With a portable café in tow, I approached 100 people in the streets of San Francisco to have coffee and a conversation. Some strangers remained standoffish, and many challenged my intentions. Others passed on fatherly advice. Sometimes we hugged; one woman wept. Ultimately, the project fed my constant curiosity about different kinds of people and provided a safe space for conversations that wouldn't have happened under any other circumstances. It's somewhere between a confessional and a long bathroom line, but with intention, and coffee.
The Green River Epicenter needed help raising $10,000 to build a Habitat for Humanity house for a family of four. I volunteered and partnered with my friend Emma to create Give Get Make. Our mission is to make donation a shared-value experience. You give what you can, you get something in return, and we make something big happen together.
We curated an art show, Shelter, based around the theme of home and donated all proceeds to construction. Emma and I hope this is the first event in a long-running series.
I was selected to design the materials for the CCA Career Expo. I chose a saturated, rich color scheme and broadside-inspired typography to carry the message. In order to maximize budget and minimize material, I designed the expo posters to be two-sided: one side advertising the main Career Expo, and the other side prominently advertising a supporting event that was, in previous years, under-attended.

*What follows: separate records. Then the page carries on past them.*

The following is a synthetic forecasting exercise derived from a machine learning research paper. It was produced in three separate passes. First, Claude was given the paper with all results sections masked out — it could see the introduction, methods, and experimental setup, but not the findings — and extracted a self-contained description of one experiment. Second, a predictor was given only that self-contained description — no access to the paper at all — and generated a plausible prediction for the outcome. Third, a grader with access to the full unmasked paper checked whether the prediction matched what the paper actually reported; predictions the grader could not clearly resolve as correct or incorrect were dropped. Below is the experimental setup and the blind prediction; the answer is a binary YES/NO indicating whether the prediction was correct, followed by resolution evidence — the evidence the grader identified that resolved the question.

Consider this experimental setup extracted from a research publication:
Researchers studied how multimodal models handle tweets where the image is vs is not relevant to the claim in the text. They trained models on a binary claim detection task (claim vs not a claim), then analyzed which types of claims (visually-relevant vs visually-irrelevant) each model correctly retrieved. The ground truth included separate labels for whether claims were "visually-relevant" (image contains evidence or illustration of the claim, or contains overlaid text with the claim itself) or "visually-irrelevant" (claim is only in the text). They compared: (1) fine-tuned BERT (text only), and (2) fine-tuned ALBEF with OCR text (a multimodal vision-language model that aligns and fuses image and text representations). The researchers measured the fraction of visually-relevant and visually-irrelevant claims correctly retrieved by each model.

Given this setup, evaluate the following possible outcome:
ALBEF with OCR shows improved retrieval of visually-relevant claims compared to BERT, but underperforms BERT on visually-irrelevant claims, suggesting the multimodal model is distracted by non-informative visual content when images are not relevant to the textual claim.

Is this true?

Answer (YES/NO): NO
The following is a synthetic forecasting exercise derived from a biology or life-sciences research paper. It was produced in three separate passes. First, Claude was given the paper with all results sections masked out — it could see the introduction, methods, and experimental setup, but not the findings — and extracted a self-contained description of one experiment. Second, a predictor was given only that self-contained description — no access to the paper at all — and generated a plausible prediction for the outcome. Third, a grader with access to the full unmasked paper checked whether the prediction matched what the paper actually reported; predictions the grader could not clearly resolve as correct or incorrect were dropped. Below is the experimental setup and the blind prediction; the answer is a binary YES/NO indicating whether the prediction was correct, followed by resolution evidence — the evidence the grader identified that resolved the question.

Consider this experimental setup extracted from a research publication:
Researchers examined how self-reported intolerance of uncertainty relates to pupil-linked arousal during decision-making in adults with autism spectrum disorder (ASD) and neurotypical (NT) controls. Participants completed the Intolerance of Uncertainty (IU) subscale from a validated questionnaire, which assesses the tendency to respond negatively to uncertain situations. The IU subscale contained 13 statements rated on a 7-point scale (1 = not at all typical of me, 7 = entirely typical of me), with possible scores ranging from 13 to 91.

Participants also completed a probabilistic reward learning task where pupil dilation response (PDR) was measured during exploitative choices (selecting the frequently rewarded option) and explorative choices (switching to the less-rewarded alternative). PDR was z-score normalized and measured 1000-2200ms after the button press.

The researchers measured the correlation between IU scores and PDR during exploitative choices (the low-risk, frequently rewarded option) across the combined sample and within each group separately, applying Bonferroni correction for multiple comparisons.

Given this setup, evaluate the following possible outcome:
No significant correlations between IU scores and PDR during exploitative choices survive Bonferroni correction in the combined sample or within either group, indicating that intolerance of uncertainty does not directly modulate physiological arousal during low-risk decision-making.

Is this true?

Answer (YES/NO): NO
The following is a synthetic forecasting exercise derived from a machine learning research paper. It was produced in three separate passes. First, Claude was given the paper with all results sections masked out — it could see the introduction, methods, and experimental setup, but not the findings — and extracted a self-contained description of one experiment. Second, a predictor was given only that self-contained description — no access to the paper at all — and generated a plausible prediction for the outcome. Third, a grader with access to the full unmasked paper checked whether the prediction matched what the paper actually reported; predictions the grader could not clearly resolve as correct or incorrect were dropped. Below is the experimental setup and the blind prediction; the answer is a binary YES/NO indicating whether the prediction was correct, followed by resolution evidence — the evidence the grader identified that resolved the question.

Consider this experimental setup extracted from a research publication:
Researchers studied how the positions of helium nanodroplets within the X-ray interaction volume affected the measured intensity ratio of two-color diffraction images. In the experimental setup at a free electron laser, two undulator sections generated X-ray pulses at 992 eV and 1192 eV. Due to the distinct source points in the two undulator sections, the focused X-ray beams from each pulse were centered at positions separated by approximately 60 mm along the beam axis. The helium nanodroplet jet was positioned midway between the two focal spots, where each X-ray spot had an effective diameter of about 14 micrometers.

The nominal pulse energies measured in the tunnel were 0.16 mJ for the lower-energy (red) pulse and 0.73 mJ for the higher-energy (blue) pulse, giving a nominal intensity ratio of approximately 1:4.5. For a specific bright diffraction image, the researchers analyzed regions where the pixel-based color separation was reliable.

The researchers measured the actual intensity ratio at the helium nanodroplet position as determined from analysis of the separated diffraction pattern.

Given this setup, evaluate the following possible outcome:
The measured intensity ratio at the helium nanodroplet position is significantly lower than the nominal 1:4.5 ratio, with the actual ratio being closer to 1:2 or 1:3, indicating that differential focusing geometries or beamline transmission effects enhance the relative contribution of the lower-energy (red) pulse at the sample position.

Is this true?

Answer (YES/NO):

In the initial client meeting, the clients asked for a poster, a table tent, table signage, stickers, a program cover, a plotter poster, and an email blast image. The clients were so excited with the direction, they asked for exciting extras like vinyl bags, foil-stamped napkins, and hand-decorated cakes. I laser cut stencils and stenciled the cakes with cocoa.

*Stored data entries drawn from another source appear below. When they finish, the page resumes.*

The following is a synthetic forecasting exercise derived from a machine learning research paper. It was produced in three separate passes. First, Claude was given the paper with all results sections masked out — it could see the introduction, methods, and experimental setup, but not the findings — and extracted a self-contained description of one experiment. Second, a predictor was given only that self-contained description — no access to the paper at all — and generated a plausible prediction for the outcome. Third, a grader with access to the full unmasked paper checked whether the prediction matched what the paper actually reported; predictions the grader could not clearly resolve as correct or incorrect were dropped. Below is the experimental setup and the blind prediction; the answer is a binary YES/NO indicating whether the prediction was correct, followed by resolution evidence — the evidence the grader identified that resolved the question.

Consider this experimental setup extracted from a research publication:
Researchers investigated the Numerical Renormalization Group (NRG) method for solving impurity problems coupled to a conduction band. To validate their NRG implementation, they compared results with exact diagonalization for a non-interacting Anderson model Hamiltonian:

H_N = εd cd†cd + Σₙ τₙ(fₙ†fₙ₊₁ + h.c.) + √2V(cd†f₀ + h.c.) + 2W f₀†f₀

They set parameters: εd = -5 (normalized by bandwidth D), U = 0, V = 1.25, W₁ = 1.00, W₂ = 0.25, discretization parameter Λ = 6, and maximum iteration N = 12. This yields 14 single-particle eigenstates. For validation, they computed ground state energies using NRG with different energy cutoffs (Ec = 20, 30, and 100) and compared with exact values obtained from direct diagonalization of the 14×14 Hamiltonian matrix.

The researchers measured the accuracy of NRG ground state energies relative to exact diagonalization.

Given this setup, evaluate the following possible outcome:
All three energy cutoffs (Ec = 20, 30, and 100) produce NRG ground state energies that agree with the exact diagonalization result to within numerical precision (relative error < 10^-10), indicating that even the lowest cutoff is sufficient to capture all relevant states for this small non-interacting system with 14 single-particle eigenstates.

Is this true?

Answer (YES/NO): NO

Through a partnership with Sundance and the Skoll Foundation, Tomorrow Partners hosted a week-long lab centered on helping five organizations solve for specific pain points. I worked with the Barefoot College, a fully solar-electrified college in India for the built by and for the rural poor. Our team worked to conceptualize a tool that will facilitate Barefoot students' communication. In addition to participating in the Lab, I created several illustrations used in print and web collateral.
When Occupy was in full swing, I noticed that the overall message felt fragmented and that the general tone was one of aggression. I heard people begin to speak about the movement with resentment or worse, apathy. I contributed my voice to the marches in San Francisco and Oakland with a simple message of empathy: I'm your neighbor.
The first time I brought signs out to the Occupy camps, I developed a series of symbolic illustrations to accompany the message. I pasted the posters around San Francisco, and they were beautiful in context, but they felt wrong for the camps. I came back with a more simple version of the sign: a stencil bearing the phrase, "I'm Your Neighbor," which allowed people to make their own version of the sign, or to wear the message, and to spread it quickly.
This project is an experiment from a Motion Graphics class with Real Ideas Studio's Jim Kenney. The assignment was to create titles for a film of our choice using our own imagery and music or samples. I chose The Talking Heads' live concert, Stop Making Sense, a multi-sensory experience replete with costumes, killer dancing, and beautiful analog glitches.
Inspired by the band's look and feel, I employed some glitchy techniques and lots of beautiful patterns. I used a project called In B Flat, a collaborative sound and spoken word project, to create the track for the titles.
I've included drawings, sketchbooks, objects, and B-sides and samples from other projects.
Tucker Nichols, pornography, Olympic synchronized swimmers, botanical drawings, digital clocks, baby hands, shadow puppets.